Reproducibility Variable Result LLM Response
Research Type Experimental Extensive experiments substantiate the efficacy of MDM in fostering the synergy between instance and semantic information, consequently improving the quality of instance-level object representations. Our method achieves 55.7 m AP50 and 17.6 m AP on the PASCAL VOC and MS COCO datasets, significantly outperforming recent PSIS methods and several box-supervised instance segmentation competitors.
Researcher Affiliation Collaboration Zipeng Wang1 , Xuehui Yu1 , Xumeng Han1, Wenwen Yu1, Zhixun Huang2 Jianbin Jiao1, Zhenjun Han1 1University of Chinese Academy of Sciences 2Xiaomi AI Lab, Beijing, China
Pseudocode No The paper describes its methods in detail through text and figures, but it does not include any explicit pseudocode blocks or algorithms.
Open Source Code Yes Our code is available on https://github.com/ucas-vg/P2Seg-Public.
Open Datasets Yes Our experiments are conducted on PASCAL VOC 2012 (Everingham et al., 2010) and MS COCO 2017 (Lin et al., 2014) datasets.
Dataset Splits Yes VOC dataset contains 20 instance classes, which is usually augmented with the SBD (Hariharan et al., 2011) dataset. It includes 10,582, 1,449, and 1,464 images for training, validation, and testing, respectively.

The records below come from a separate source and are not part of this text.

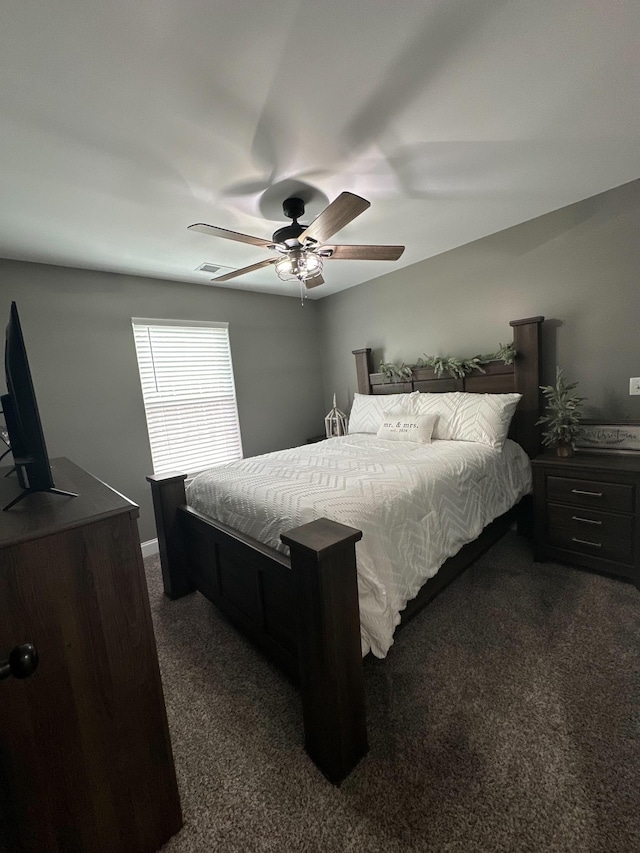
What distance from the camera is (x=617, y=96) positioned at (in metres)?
1.46

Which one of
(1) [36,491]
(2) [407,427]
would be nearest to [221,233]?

COCO dataset contains 80 classes and includes 118k images for training and 5k images for validation.
Hardware Specification No The paper does not provide specific details about the hardware used for experiments, such as GPU models, CPU types, or memory specifications.
Software Dependencies No The paper mentions software components like “Adam W optimizer” and “Mask R-CNN” but does not provide specific version numbers for these or other software dependencies.
Experiment Setup Yes The initial learning rate is set as 5 × 10−5 and the batch size is set as 8. For the experiments on the VOC dataset, we train the network for 50,000 iterations. To ensure the initial pseudo labels are favorable, we warm-up the network for 2,000 iterations. For experiments on the COCO dataset, the total iterations number is 100,000 and the number of warm-up iterations is 5,000. The weights of semantic segmentation loss, offset map loss and instance affinity matrix loss are set as 1.0, 0.01, 1.0, respectively. The data augmentation strategies used here includes random resizing between 0.7 and 1.3, random cropping, random flipping, and photometric distortion. In the fine-tuning phase of the network s instance segmentor, we primarily employ the Mask R-CNN (He et al., 2017a) to retrain the instance segmentation map obtained from the last stage of MDM. We use SGD optimizer with a learning rate of 0.02 and the batch size is 16 with 12 epoches for both VOC and COCO dataset.